Vu falls on the planning side. “I am a person who plans out the entire look—the gift, the wrapping, the card,” she says. “I know of others who just pick up the card at the check-out counter. Retailers know that they should display cards at the counter.”

Wolfson’s Inspirations Unique Gift Gallery does just that. “At the cash register, we have a ‘Card of the Month’ that highlights a specific card,” Wolfson says. “That draws more attention to it.”

Display Tips

Drawing attention to specific cards is one way to attract customers, according to Vu. “Personally, I think it’s great to display an artist’s work as a group,” she says. “That way you do not have to search everywhere in the store for items by the same designer.”

Wardlaw says the Hugz brand of greeting cards, from Idols & Friends in New York City, is an example of a line that needs to be displayed. The Hugz feature long arms that come off each card to form an embrace. They are packaged in capsule-like cylinders.

Peter Connors, founder and managing partner of Hugz, offers some display ideas: “A box of Hugz with a sample card on top works in a situation where there is a lot of counter space, or a table. But our best-selling retailer does not use a box. He puts them in a basket with a sign they made that says, ‘These cards hug you.'”
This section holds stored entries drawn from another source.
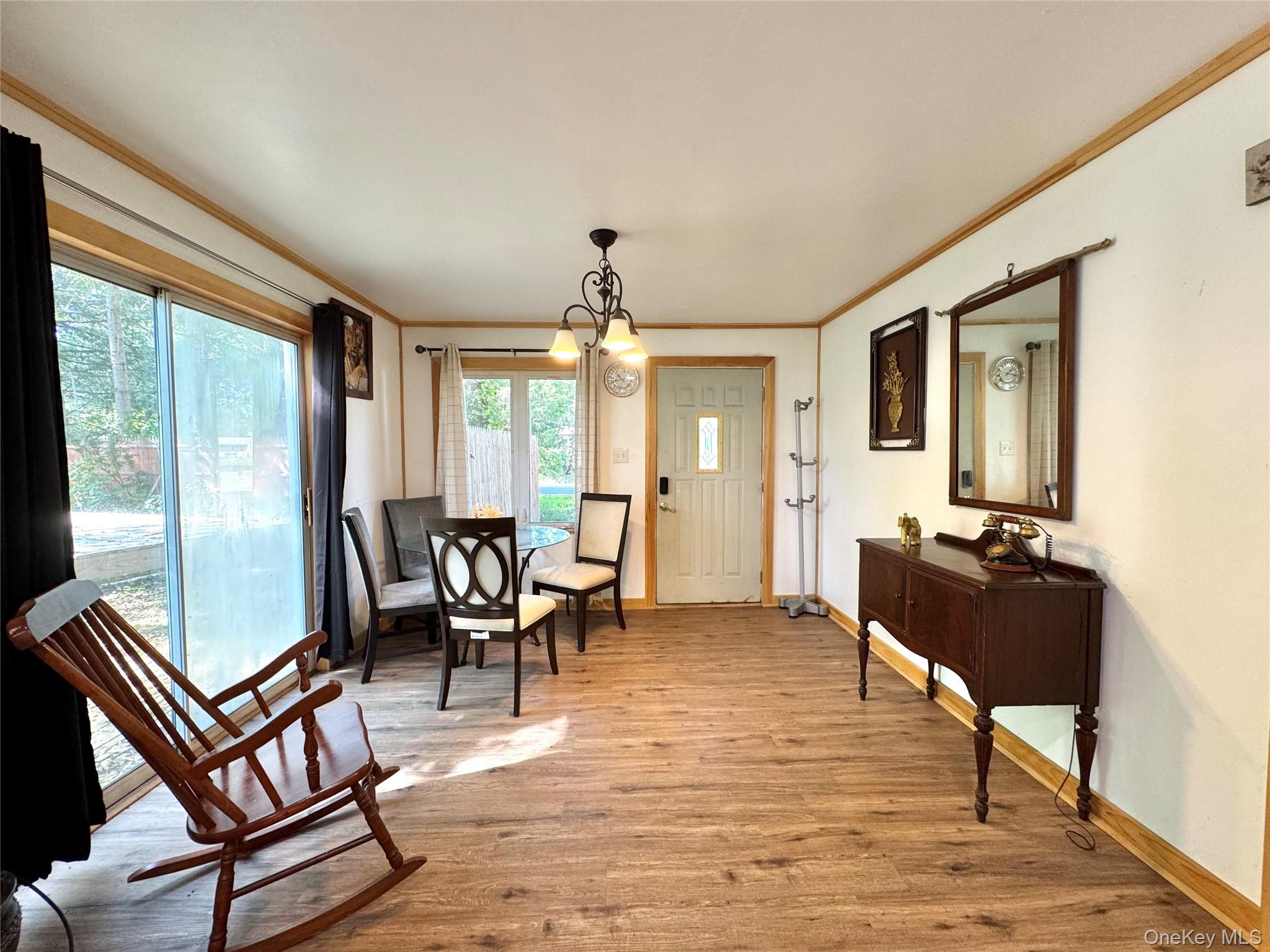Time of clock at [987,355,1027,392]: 1:16
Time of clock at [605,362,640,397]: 10:43
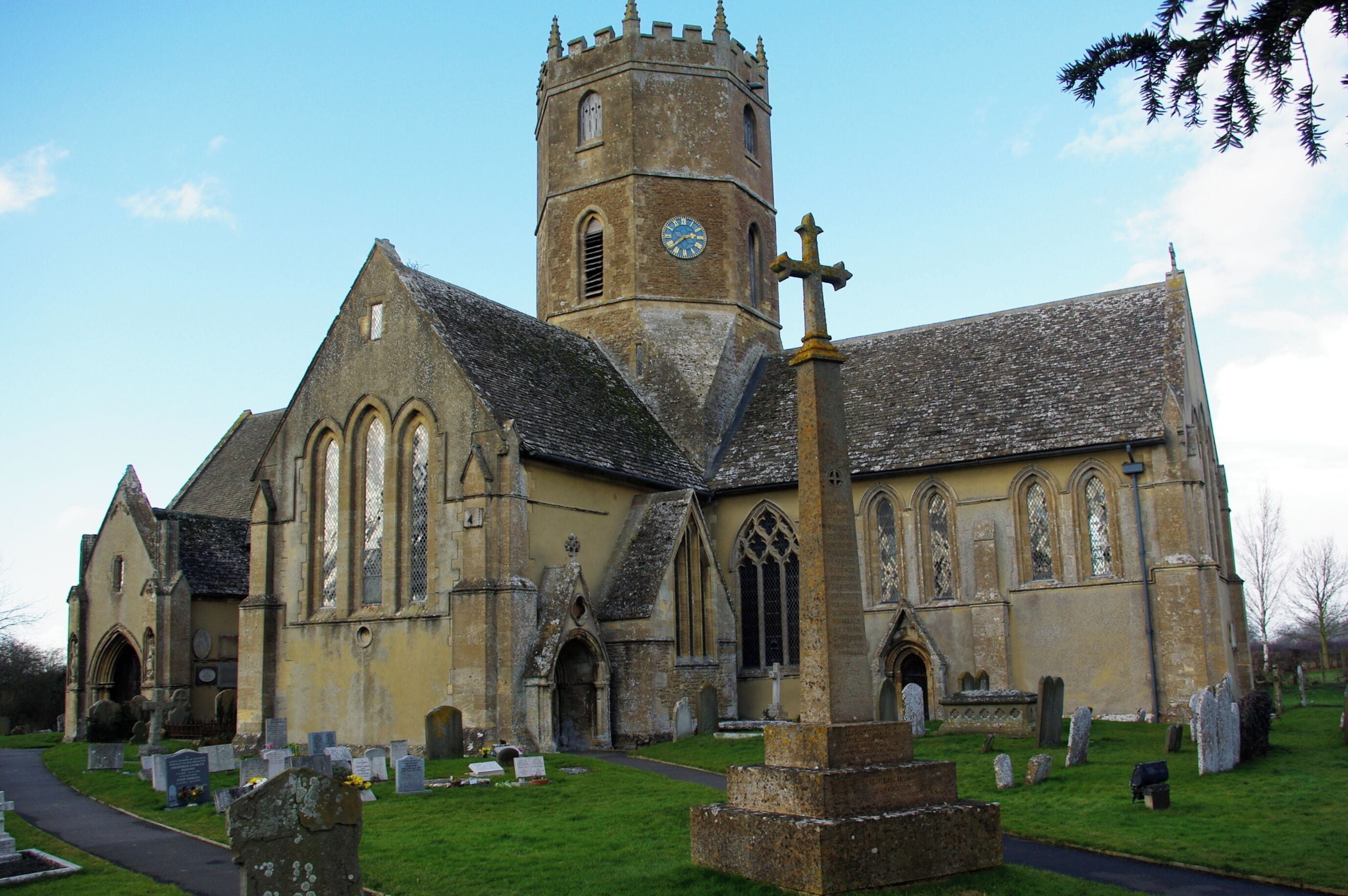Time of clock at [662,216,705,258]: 2:38
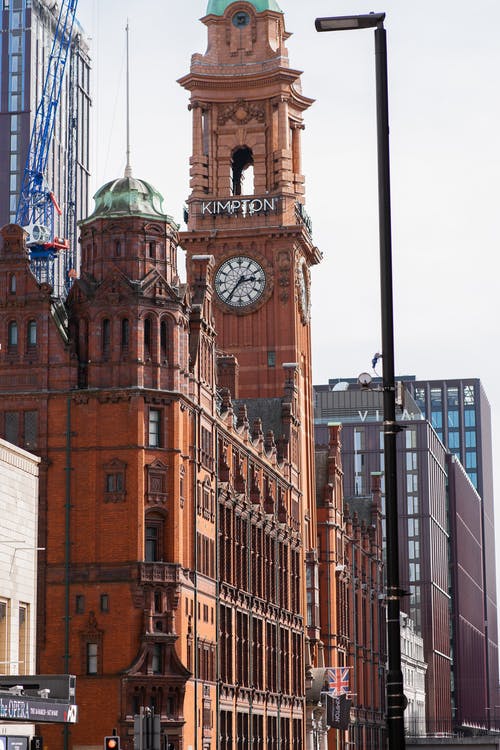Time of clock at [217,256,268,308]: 2:36
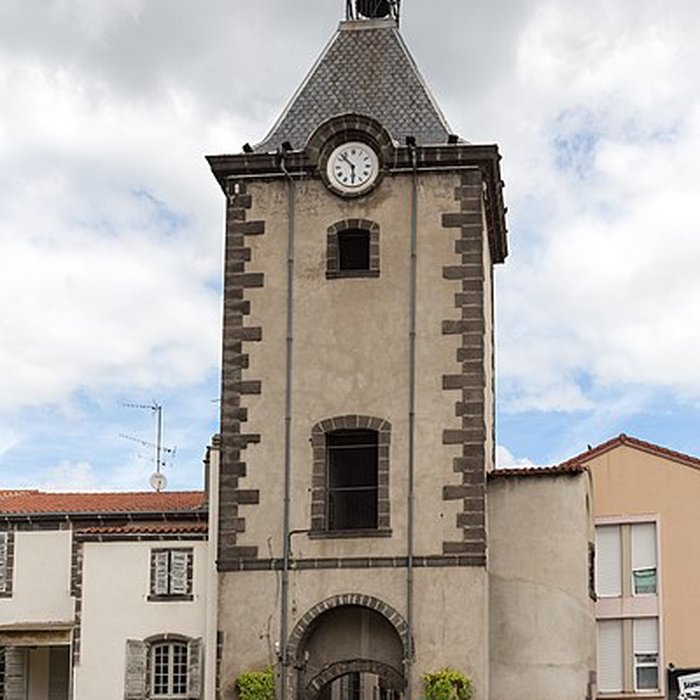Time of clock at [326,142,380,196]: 5:52
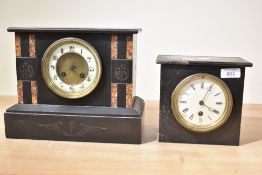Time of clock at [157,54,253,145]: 4:04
“If the cards are not forward-facing, you are in trouble,” says Katkin. “Being able to see the product clearly is super-important.”

Herring, from Robin’s Egg Blue, displays her cards in several ways. They are displayed with books, and sometimes the greeting cards are sorted by colors. “We will set up little vignettes,” she says. “We will show vintage pottery with cards in them.”

Cross-merchandising is another way to display greeting cards, and possibly increase profits.

“We suggest cross-merchandising Hugz with little gifts,” Connors says. “We know from a balloon retailer that one Hugz card and capsule will hold down four helium balloons. Some retailers add gifts inside the capsule, like jewelry or candy. The retailers who do that can price them higher.”

What Tomorrow Brings

Education may be key to the future of greeting cards. “As the kids today who are using emails and other messaging devices get older, there will not be card buyers like we have today,” Wardlaw says.

Phipps sees a similar pattern emerging. “What the whole greeting card industry should be doing is cultivating kids in the habit of sending cards,” he says. “If not, 20 years from now we will see a drop-off in card sending.”

One way Avanti cultivates the habit of sending greeting cards is by donating cards to the three campuses of the Children’s Home of Detroit, which provides specialized social services for children. “We supply the children with cards—our outdated inventory—so they have cards to use,” Phipps says. “The staff there encourages the kids to write Christmas cards and birthday cards.”

Avanti also donates cards to the Ferber Kaufman Life Town, an organization that runs after school programs in West Bloomfield, MI, for special needs children. “At this facility, kids learn to do things like run a store,” Phipps says. “They learn to run a business on a small scale. [With our donations] the kids are able to include greeting cards in the product mix [that they pretend to sell].” Phipps thinks creating products that appeal to younger people helps keep the greeting card tradition alive.

“We have to ask kids what they want, offer items that speak their language,” he says. “They may not have the same, sentimental ways of saying things.”

“We are exploring how to do that now,” he says. “We have focus groups and we are trying to learn what they want.”

White believes specialty retail establishments can market high-end greeting cards effectively.

“Specialty stores can sell items at a higher price,” he says. “Shoppers have made a conscious decision to go into a specialty store to find better products.”

Herring also believes that customers are willing to pay more for a quality item. “People in our store who purchase cards from $4 to $6 do not experience sticker shock,” she says. “They are used to paying it.”

Specialty shops that sell high-end greeting cards and reap the rewards may be sending the message to other retailers: “Wish you were here.”

Randall Mielke

Mielke is a freelancer who writes about retail, business and economic development for a variety of publications.